Unfortunately it was sort of my fault and was at 2am after I fell asleep and woke up in a panic realising I’d forgotten to feed him


----------



## Yellowtail (Oct 27, 2017)

Scutellatus said:


> Wouldn't you be better off with a piece of ply cut in half with a circle drilled in the middle then nailed or screwed off?



Ive been doing it this way for years without problem, the probe is inserted through a hole and the tape just secures it flat against the wall and seals the hole. I use the same tape to secure the heat cable in my hatchling racks and incubators and it is permanent and cleanable. It might be a bit crude but it makes it easy to optimise the probe position.


----------



## littlerose (Oct 27, 2017)

Mine has missed spectacularly and ended up with a mouthful of bedding (I use chipsi, so wasn't a big issue).. Nothing that extreme though


----------



## Yellowtail (Oct 27, 2017)

Thats why you should never use sand or pebbles with snakes


----------



## MDPython (Oct 27, 2017)

This is a interesting thread love hearing about the different feeding mishaps, YT do you mind telling me what the brand name of that tape is i like it and have some ideas. Oh and for the newbies, Please it is best not to use tape in any snake enclosure as it can be disastrous. 

MD


Sent from my iPhone using Tapatalk


----------



## SpottedPythons (Oct 27, 2017)

You know, a guy at the reptile park told me that with smaller snakes, you let them swallow your fingers up to the knuckles, then at the knuckles place two pencils parallel to each other across the top and bottom of your finger. When the snake reaches there, it has to open up wider to try and get what it perceives to be a bump in the prey (the pencils) down, and while the mouth is open wide, simply slide your finger out.


----------



## Yellowtail (Oct 27, 2017)

MDPython said:


> This is a interesting thread love hearing about the different feeding mishaps, YT do you mind telling me what the brand name of that tape is i like it and have some ideas. Oh and for the newbies, Please it is best not to use tape in any snake enclosure as it can be disastrous.
> 
> MD
> 
> ...


----------



## MDPython (Oct 27, 2017)

Hmm thanks YT look like some sort of special fire tape or something never seen it before but i just like that it has a reflective foil like surface. The closest i can find is the silver air con duct tape so that will have to do. Thanks for the photo.

MD


Sent from my iPhone using Tapatalk


----------



## Yellowtail (Oct 27, 2017)

MDPython said:


> Hmm thanks YT look like some sort of special fire tape or something never seen it before but i just like that it has a reflective foil like surface. The closest i can find is the silver air con duct tape so that will have to do. Thanks for the photo.
> 
> MD
> 
> ...


It is aluminium foil and the adhesive is unbelievable, I think I got it from Masters when they were closing down so it is probably American.


----------



## pinefamily (Oct 27, 2017)

You can get a similar silver heat tape from Bunnings.


----------



## Bl69aze (Oct 27, 2017)

SpottedPythons said:


> You know, a guy at the reptile park told me that with smaller snakes, you let them swallow your fingers up to the knuckles, then at the knuckles place two pencils parallel to each other across the top and bottom of your finger. When the snake reaches there, it has to open up wider to try and get what it perceives to be a bump in the prey (the pencils) down, and while the mouth is open wide, simply slide your finger out.

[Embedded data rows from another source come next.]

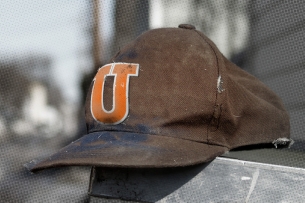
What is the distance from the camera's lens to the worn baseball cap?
2.64 feet

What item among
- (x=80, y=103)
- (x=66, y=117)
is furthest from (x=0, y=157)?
(x=80, y=103)

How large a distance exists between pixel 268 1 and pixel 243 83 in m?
0.95

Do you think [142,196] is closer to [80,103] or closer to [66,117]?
[80,103]

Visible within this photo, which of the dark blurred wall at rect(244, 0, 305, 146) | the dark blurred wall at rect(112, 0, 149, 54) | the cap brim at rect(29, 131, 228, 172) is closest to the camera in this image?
the cap brim at rect(29, 131, 228, 172)

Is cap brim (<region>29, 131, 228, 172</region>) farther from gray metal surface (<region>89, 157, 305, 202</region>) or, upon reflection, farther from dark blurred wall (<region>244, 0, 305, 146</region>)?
dark blurred wall (<region>244, 0, 305, 146</region>)

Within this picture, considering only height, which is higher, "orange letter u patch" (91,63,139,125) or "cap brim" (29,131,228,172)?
"orange letter u patch" (91,63,139,125)

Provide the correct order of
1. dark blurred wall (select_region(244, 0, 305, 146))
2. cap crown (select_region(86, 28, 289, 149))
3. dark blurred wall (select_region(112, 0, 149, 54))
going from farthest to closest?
dark blurred wall (select_region(112, 0, 149, 54)) < dark blurred wall (select_region(244, 0, 305, 146)) < cap crown (select_region(86, 28, 289, 149))

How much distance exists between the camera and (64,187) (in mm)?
2996

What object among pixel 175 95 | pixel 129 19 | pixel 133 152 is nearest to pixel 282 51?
pixel 129 19

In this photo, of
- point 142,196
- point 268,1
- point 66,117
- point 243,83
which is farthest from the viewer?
point 66,117

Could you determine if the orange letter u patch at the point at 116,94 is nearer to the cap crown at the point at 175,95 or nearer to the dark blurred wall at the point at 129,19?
the cap crown at the point at 175,95

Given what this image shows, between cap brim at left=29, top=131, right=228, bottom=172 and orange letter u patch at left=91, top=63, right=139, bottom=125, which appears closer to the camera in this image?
cap brim at left=29, top=131, right=228, bottom=172

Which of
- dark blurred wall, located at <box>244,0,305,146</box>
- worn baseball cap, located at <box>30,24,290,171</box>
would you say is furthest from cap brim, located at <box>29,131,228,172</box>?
dark blurred wall, located at <box>244,0,305,146</box>

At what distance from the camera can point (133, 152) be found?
2.55 feet
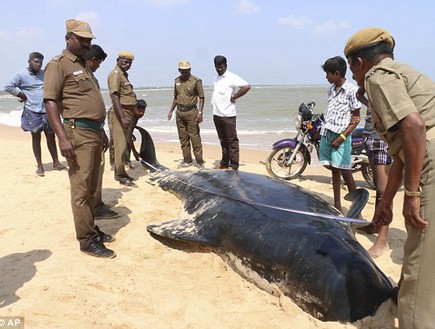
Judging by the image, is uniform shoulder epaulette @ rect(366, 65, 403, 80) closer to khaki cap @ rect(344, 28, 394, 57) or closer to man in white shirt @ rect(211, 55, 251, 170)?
khaki cap @ rect(344, 28, 394, 57)

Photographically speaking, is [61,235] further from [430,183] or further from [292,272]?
[430,183]

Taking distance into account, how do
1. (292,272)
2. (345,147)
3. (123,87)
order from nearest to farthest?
(292,272) < (345,147) < (123,87)

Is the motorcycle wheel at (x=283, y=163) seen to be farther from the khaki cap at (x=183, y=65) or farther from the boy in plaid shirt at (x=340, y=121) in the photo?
the khaki cap at (x=183, y=65)

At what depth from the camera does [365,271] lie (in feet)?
9.11

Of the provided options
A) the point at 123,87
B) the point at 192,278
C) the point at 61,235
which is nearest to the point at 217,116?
the point at 123,87

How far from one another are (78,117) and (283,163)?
15.5 ft

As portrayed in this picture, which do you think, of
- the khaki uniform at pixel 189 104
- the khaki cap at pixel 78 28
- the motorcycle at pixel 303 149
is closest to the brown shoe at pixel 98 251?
the khaki cap at pixel 78 28

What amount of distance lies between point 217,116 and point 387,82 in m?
5.70

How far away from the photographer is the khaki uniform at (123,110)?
6.50 metres

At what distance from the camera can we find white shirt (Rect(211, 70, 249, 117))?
302 inches

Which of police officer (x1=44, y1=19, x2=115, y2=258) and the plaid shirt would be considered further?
the plaid shirt

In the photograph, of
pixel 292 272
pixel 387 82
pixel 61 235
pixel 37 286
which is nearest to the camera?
pixel 387 82

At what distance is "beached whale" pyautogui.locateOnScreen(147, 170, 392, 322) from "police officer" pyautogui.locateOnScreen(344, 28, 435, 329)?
1.27 feet

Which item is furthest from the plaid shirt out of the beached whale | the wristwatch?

With the bigger snakes wait till it’s at ur elbow. Duhhhh (that’s silly advice to be completely honest, surely that’d be hurting the snake if u just slide ur finger out from inside :/)


----------



## Scutellatus (Oct 27, 2017)

Bl69aze said:


> With the bigger snakes wait till it’s at ur elbow. Duhhhh (that’s silly advice to be completely honest, surely that’d be hurting the snake if u just slide ur finger out from inside :/)


How is that silly advice? Anything you can do to lift the teeth out of your finger before pulling it out is not silly. Another good release method is the edge of a credit card slid slowly into the mouth to lift the teeth.


----------



## SpottedPythons (Oct 27, 2017)

Bl69aze said:


> With the bigger snakes wait till it’s at ur elbow. Duhhhh (that’s silly advice to be completely honest, surely that’d be hurting the snake if u just slide ur finger out from inside :/)


Apparently it feels weird, but not as weird as you'd think...


----------



## Bl69aze (Oct 27, 2017)

Scutellatus said:


> How is that silly advice? Anything you can do to lift the teeth out of your finger before pulling it out is not silly. Another good release method is the edge of a credit card slid slowly into the mouth to lift the teeth.





SpottedPythons said:


> Apparently it feels weird, but not as weird as you'd think...


I misread ur comment, I was thinking of second knuckle  so yes I’m sure that would be a viable way although not the best


----------



## Scutellatus (Oct 28, 2017)

Bl69aze said:


> I misread ur comment, I was thinking of second knuckle  so yes I’m sure that would be a viable way although not the best


So from your limited 'experience' what is the best way to remove a snake from your finger then Bl69aze?


----------



## ronhalling (Oct 28, 2017)

For feeding mishaps and wrap and hold bites where the snake has its teeth well and truly in to you or any inanimate objects and refuses to let go i have a spray bottle with Listerine in it, 1 quick spray into the snakes mouth and they let go real quick, and on the plus side they end up with nice "Minty" breath, there is nothing in it that does the snake any harm and whether it is the Alcohol or the peppermint essence it works well. ( ͡° ͜ʖ ͡°) -ronhalling-


----------



## Yellowtail (Oct 28, 2017)

ronhalling said:


> For feeding mishaps and wrap and hold bites where the snake has its teeth well and truly in to you or any inanimate objects and refuses to let go i have a spray bottle with Listerine in it, 1 quick spray into the snakes mouth and they let go real quick, and on the plus side they end up with nice "Minty" breath, there is nothing in it that does the snake any harm and whether it is the Alcohol or the peppermint essence it works well. ( ͡° ͜ʖ ͡°) -ronhalling-


Good idea to have snakes with nice breath but the vodka is dual purpose.


----------



## Scutellatus (Oct 28, 2017)

Yellowtail said:


> Good idea to have snakes with nice breath but the vodka is dual purpose.


One for you two for me!


----------